Williams also got in a dig at one of Sainsbury’s competitors (“I know I’ve seen a few [zombies] at Tesco”) and asked for the management to show some leniency if they ever busted one of their workers chewing on an unbaked pie. That would be gross enough on its own, but another Sainsbury’s shopper commented after finding similar bite marks in the BBQ chicken pizza he’d bought at his local branch. “I still ate the pizza,” Harry Hoy wrote. “May die because an infected person took a bite before me.”

WTF, Sainsbury’s?! It can’t be the same person in both cases, because the second chomper was allegedly roaming the refrigerated section of a store in Norfolk—which is 300 miles away. Regardless, Sainsbury’s tried to blandly assure the customers that it wasn’t one of its employees, probably. “This product is prepared on site and we can assure customers our colleagues do not have an appetite for uncooked pizza,” a spokesperson for the chain said.

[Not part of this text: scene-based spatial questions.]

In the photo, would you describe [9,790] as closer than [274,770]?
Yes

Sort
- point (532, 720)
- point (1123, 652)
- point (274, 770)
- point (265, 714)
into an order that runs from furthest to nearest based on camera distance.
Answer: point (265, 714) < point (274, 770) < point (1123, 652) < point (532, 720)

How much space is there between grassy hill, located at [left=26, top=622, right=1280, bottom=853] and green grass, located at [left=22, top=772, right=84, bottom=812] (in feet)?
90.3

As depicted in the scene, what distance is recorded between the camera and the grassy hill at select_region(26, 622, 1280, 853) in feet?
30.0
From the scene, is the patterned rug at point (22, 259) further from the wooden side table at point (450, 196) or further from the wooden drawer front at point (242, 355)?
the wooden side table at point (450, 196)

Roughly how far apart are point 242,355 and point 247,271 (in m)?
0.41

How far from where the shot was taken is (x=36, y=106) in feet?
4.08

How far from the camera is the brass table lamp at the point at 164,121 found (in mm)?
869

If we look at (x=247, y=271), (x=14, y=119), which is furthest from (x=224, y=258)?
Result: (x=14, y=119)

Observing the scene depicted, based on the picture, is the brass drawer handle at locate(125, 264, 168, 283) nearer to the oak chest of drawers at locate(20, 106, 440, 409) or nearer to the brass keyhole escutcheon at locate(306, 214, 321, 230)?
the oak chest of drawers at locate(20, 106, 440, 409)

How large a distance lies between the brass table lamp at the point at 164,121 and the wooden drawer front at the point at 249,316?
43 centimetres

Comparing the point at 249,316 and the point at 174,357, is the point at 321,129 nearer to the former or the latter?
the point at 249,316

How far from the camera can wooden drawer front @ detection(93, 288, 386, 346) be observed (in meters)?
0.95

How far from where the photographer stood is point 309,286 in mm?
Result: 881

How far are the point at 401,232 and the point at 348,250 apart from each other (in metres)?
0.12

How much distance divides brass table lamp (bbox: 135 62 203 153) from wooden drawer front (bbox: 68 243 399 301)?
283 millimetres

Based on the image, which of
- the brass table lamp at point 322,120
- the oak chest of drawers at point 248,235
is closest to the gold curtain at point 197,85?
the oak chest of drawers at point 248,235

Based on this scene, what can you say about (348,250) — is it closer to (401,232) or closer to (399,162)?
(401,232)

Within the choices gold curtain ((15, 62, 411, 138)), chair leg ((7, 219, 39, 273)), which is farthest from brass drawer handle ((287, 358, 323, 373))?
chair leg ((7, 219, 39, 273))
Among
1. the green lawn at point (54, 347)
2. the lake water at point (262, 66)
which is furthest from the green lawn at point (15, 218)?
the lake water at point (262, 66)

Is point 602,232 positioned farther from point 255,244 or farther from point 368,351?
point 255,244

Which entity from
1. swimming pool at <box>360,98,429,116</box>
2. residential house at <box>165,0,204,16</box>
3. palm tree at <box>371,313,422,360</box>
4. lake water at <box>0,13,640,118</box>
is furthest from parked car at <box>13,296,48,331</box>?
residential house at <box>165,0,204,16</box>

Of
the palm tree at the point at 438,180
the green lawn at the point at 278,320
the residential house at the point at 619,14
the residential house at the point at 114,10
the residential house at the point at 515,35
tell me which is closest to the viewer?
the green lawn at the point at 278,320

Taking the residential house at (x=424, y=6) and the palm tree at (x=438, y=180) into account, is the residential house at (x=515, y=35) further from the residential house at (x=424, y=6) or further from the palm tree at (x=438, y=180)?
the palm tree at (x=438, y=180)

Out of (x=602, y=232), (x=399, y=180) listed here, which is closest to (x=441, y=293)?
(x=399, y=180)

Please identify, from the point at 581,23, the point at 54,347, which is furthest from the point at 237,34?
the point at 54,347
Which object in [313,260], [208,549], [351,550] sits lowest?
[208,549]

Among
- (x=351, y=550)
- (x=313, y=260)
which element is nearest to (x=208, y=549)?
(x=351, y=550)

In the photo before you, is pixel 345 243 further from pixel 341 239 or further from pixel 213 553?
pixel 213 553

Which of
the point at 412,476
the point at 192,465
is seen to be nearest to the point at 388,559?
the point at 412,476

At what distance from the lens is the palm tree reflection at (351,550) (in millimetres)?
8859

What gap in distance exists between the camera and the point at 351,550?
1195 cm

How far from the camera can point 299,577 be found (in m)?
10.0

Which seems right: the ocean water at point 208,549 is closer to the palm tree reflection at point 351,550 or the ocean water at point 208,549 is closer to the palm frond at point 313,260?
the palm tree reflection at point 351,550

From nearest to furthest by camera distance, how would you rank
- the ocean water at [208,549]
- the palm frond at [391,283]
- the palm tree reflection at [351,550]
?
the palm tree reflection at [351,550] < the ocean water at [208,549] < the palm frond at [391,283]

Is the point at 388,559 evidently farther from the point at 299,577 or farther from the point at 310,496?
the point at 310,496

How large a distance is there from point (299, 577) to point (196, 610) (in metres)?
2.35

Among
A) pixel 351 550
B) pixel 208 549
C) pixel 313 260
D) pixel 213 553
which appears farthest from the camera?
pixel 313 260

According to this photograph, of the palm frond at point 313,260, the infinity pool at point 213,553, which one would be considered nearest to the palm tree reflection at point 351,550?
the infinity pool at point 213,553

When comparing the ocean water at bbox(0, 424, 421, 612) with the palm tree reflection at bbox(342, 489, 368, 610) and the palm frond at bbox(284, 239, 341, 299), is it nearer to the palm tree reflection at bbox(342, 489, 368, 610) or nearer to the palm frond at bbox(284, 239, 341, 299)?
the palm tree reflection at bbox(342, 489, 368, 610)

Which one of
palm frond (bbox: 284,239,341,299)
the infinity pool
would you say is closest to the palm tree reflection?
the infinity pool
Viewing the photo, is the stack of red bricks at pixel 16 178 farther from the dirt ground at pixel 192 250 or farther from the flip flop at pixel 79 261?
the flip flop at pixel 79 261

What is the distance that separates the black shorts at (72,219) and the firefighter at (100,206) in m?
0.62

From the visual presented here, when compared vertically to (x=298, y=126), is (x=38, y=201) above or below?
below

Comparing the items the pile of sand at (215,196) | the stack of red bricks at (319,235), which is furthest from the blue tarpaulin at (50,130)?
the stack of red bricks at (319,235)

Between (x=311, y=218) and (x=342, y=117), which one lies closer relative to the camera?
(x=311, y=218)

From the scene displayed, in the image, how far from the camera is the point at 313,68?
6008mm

In the pizza biter’s defense, maybe one bite is all he or she thought she could afford. Last month, a Sainsbury’s shopper in Birmingham, England got an unappetizing surprise on his receipt when the store tried to charge him £225.25 ($314) for one 10” Margherita pizza. The correct price was a more reasonable £2.65 ($3.70) “I mean, there is expensive pizza then there’s Sainsbury's pizza,” he told Birmingham Live.

But that pizza is apparently so good, people can’t even wait to get it in the oven. Or out of the wrapper. Or out of the store.